> _ACTIVITIES_:
**1.** In the IR35 article below, what year were IR35 rules formally introduced?
**2.** Extend the IR35 article below, picking up right after its last sentence.

(QUOTED PASSAGE)

UK employers: How to comply with IR35’s private sector requirements

28 March 2022
If your business hires contractors or temporary workers in the UK, you’re likely familiar with off-payroll working rules, commonly referred to as IR35. You’re perhaps just as likely to be frustrated by them. Despite having been in force for two decades, IR35 continues to be heavily criticised for being complex and difficult to implement. Unfortunately for UK employers, changes to IR35 that became effective in 2021 made the legislation even more difficult to understand and follow.

Formally introduced in 2000, IR35 rules were designed to combat tax avoidance by so-called “disguised employees.” These are workers who perform similar duties to full-time employees, but bill their services through a personal service company, or PSC. The use of a PSC allows workers to draw income in the form of dividends, which are exempt from National Insurance Contributions (NICs).

By contrast, a regular full-time employee’s wages are subject to an income tax of up to 45 percent and NICs of up to 12 percent. The use of a PSC can, then, significantly increase a workers’ take-home pay. According to HM Revenue and Customs (HMRC), this arrangement is unfair, as two individuals who work in the same way should pay broadly the same income tax and NICs. IR35 rules were implemented to address this inequity.

(End QUOTED PASSAGE)
(RECORD EXCERPTS)

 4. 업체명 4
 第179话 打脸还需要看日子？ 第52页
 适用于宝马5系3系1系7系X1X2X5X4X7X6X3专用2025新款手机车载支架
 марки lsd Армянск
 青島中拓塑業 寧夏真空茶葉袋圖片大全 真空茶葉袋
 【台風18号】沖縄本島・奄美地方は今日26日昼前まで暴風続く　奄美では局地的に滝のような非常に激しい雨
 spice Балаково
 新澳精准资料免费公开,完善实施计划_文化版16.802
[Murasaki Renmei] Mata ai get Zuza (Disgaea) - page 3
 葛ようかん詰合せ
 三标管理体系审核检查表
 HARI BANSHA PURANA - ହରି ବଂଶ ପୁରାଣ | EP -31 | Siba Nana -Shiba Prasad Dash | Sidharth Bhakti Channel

(End RECORD EXCERPTS)
(RECORD EXCERPTS)

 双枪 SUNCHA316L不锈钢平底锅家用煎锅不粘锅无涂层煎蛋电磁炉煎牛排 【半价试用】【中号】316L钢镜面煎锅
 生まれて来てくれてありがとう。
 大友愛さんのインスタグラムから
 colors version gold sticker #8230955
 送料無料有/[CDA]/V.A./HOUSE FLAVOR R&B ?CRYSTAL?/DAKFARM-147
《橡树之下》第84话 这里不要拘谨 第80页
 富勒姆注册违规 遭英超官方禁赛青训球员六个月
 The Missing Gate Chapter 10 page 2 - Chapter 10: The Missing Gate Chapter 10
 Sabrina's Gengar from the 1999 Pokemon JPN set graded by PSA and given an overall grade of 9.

(End RECORD EXCERPTS)
(RECORD EXCERPTS)

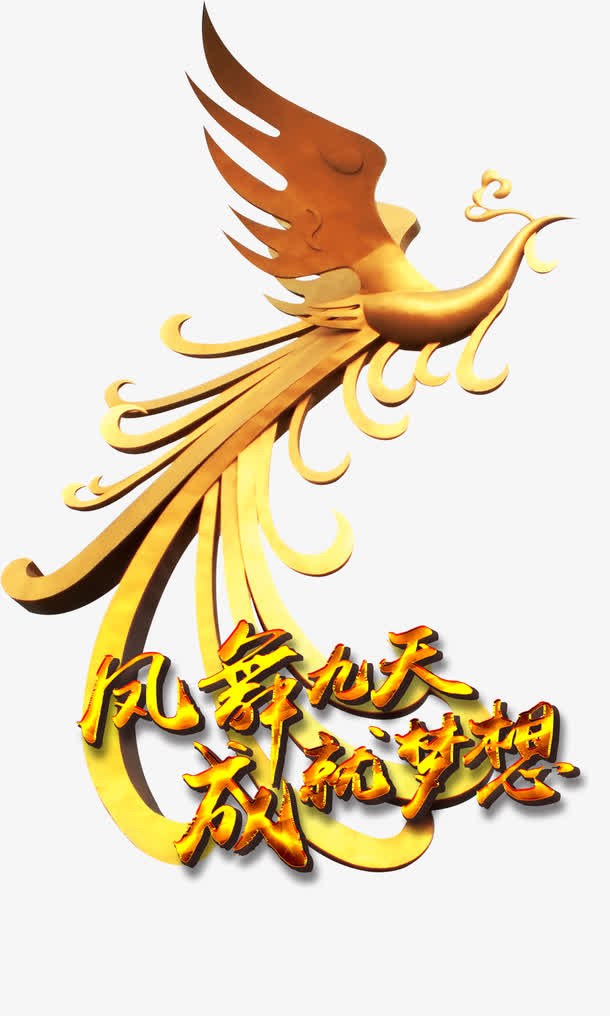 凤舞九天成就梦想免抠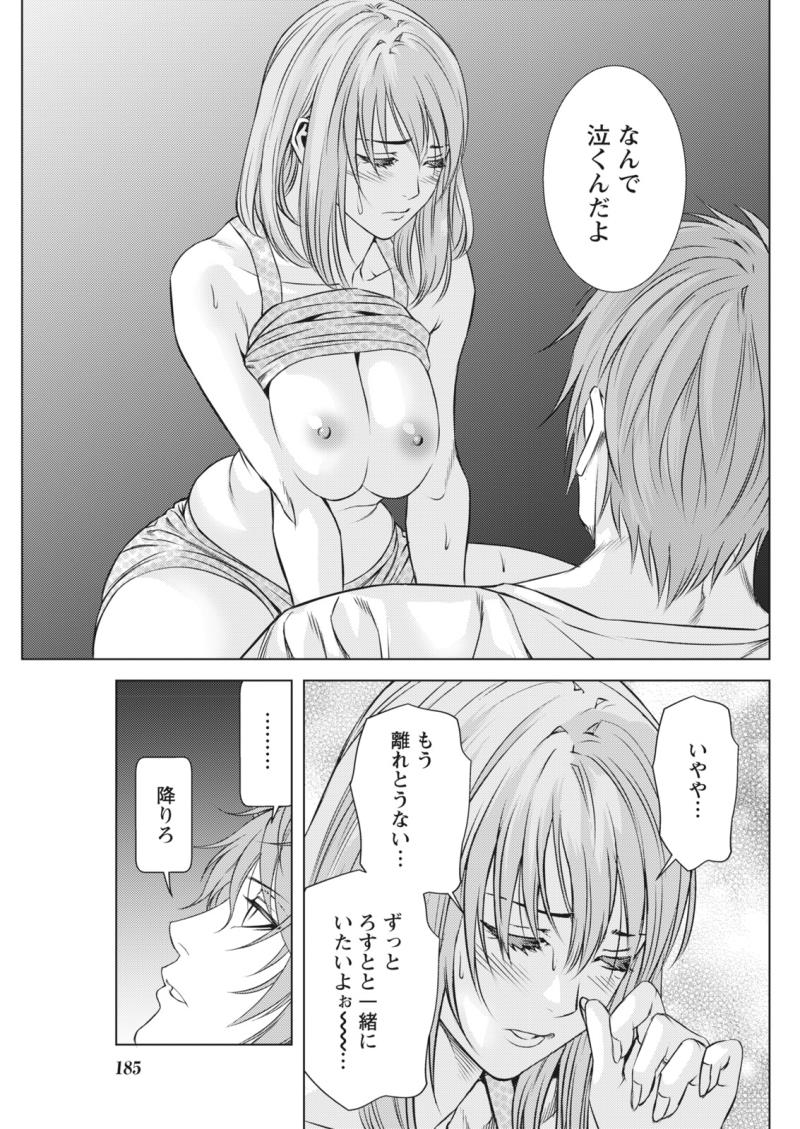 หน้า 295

(End RECORD EXCERPTS)

> _ANSWERS BY TASK_:
**1.** 2000

**2.**
To comply with IR35, an employer must properly classify a worker’s status as either a contractor or a regular employee. To assist with the assessment process, the UK government developed a series of tests that focus on three key principles of employment:

  • Control: A worker will be considered an employee if the client has a right to exercise control over what, how and when the work should be completed.
  • Substitution: A worker will be considered an employee if they are not permitted to send a substitute to complete the work on their behalf.
  • Mutuality of obligation: To be considered an employee, a worker must be obliged to offer their services and an employer must be obliged to accept them.

Other factors to consider are how a worker is paid, who supplies the necessary equipment to complete the job and employment exclusivity, among others.

Originally under IR35, the contractor was responsible for determining their own status. Following a 2015 review of the legislation, however, HMRC found that only 10 percent of contractors who should be applying IR35 rules do so.

Recent IR35 reforms and effective dates

In an effort to at least partially address the problem of contractors failing to apply IR35 rules, in 2017 the government reformed the rules for the public sector. The reforms shifted the responsibility of IR35 assessments from the individual to the public organisation that engages them.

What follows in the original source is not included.